Let $X$ be a topological space, and let $C_0(X)$ be the $\mathbb{C}$-vector space of continuous functions $g:X \rightarrow \mathbb{C}$ with the property that for any $\epsilon > 0$, there exists a compact set $F$ of $X$ containing $\{x \in X: |g(x)| \geq \epsilon\}$. Let $C_c(X)$ be the subspace of continuous functions $X \rightarrow \mathbb{C}$ which are of compact support.

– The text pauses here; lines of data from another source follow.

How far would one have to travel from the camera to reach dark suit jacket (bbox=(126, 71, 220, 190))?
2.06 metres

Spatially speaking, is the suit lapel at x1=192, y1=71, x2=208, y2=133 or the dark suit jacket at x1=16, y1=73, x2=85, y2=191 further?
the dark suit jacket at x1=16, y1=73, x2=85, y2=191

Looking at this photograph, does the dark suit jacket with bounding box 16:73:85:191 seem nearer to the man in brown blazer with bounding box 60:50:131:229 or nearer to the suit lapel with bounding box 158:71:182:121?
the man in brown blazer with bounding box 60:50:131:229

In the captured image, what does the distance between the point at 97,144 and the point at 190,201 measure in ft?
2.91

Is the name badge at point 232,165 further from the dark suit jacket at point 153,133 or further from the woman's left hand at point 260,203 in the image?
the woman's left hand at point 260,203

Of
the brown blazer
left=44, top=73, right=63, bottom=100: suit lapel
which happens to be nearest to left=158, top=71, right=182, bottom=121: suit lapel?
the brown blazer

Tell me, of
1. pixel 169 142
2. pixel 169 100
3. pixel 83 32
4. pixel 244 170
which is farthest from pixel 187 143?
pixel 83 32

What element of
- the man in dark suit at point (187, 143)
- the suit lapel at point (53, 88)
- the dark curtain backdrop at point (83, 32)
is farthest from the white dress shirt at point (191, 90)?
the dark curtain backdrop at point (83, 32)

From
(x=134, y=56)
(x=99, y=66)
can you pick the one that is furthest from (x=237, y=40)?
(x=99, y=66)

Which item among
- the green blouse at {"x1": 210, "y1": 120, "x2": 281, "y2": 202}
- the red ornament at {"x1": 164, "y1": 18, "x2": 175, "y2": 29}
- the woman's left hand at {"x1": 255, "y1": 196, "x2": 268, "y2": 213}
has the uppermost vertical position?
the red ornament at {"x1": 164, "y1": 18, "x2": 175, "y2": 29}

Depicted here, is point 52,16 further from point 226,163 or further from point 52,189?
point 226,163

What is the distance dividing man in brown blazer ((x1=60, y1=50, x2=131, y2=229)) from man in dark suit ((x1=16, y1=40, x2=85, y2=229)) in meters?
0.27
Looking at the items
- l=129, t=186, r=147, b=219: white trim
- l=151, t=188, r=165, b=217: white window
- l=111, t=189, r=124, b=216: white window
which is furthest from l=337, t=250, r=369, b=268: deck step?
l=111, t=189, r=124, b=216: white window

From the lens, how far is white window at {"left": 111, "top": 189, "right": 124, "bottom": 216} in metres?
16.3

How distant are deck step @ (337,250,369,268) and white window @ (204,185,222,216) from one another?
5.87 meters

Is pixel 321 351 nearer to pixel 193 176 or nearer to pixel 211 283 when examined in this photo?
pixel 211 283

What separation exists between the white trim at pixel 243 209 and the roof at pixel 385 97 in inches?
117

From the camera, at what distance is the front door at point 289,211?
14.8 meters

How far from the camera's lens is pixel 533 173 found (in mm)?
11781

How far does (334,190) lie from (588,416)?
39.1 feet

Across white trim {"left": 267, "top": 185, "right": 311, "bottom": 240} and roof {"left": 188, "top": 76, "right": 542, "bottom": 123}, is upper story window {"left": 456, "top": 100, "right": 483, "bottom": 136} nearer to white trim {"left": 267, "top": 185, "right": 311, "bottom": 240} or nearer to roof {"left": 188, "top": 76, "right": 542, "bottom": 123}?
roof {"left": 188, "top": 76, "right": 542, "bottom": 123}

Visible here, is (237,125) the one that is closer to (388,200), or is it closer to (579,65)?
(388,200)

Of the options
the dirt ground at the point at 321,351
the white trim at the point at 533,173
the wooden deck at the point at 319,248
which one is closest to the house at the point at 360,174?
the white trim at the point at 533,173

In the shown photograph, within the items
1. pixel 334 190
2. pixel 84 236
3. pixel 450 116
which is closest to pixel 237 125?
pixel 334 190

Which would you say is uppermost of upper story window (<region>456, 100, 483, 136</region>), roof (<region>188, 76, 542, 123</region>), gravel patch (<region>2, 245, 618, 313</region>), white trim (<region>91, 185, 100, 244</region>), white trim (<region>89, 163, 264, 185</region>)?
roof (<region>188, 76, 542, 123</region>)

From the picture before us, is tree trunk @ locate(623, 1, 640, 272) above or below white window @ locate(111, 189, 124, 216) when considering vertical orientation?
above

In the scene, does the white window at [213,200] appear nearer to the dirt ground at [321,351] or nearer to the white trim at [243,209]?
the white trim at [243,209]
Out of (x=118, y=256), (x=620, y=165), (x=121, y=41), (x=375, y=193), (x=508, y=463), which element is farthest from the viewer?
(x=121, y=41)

In Abstract Harmonic Analysis, Vol $1$ by Ross and Hewitt, it is claimed that $C_c(X)$ is dense in $C_0(X)$, but I don't see why this is true. Unless $X$ is normal or has some other properties, I don't see how to go about constructing an element of $C_c(X)$ which is within $\epsilon$ of a given $g$.

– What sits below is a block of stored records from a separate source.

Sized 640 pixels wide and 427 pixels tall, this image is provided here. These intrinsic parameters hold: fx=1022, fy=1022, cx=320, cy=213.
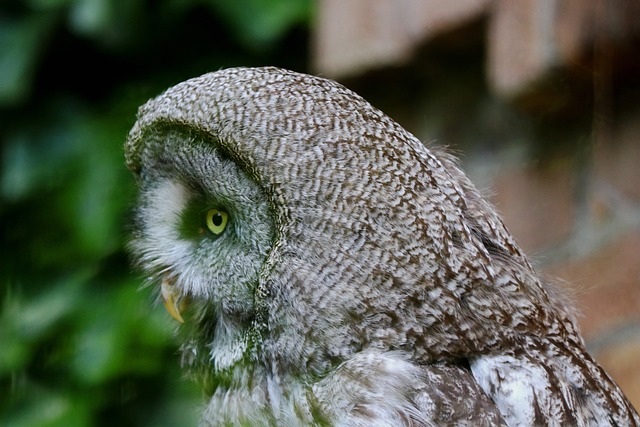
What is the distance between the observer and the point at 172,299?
152cm

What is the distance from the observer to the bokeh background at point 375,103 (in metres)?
1.75

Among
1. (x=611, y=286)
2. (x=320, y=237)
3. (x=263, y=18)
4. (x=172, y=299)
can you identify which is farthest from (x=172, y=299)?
(x=263, y=18)

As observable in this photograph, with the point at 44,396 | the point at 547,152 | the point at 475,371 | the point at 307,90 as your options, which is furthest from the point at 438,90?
the point at 44,396

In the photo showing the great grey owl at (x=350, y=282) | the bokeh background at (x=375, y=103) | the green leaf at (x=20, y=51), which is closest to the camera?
the great grey owl at (x=350, y=282)

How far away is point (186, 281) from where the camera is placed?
151 cm

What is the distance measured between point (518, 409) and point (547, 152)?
44.2 inches

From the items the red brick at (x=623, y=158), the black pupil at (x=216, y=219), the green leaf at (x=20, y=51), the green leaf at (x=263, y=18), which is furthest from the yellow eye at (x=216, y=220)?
the green leaf at (x=20, y=51)

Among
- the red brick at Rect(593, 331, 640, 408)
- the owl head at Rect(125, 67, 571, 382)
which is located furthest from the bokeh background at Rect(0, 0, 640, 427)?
the owl head at Rect(125, 67, 571, 382)

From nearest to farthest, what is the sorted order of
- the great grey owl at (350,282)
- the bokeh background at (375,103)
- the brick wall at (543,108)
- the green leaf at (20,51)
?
the great grey owl at (350,282) → the bokeh background at (375,103) → the brick wall at (543,108) → the green leaf at (20,51)

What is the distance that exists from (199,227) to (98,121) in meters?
1.25

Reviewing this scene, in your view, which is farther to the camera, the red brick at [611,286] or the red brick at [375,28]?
the red brick at [375,28]

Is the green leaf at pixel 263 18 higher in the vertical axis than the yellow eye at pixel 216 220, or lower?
higher

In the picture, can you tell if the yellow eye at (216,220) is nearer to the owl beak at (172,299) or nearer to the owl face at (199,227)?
the owl face at (199,227)

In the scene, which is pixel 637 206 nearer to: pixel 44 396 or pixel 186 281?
pixel 186 281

Given $F, \epsilon, g$ as above, I'd like to construct an $f: X \rightarrow \mathbb{C}$ which is $0$ outside $F$ but agrees with $g$ on the interior of $F$, somehow.
Best Answer
Note that $h\colon \mathbb C\to\mathbb C$, $z\mapsto\begin{cases}0&\text{if }|z|\le \varepsilon\\\frac{|z|-\varepsilon}{|z|}\cdot z&\text{if }|z|\ge\varepsilon\end{cases} $ is continuous. Then $g=h\circ f$ seems to do what you want, i.e., the support of $g$ is the compact set $F$ and $|f-g|\le \varepsilon$. If desired, one can deform $h$ suitably so that $h(z)=z$ for $|z|>\delta>\epsilon$, thus making $f$ "more equal" to $g$.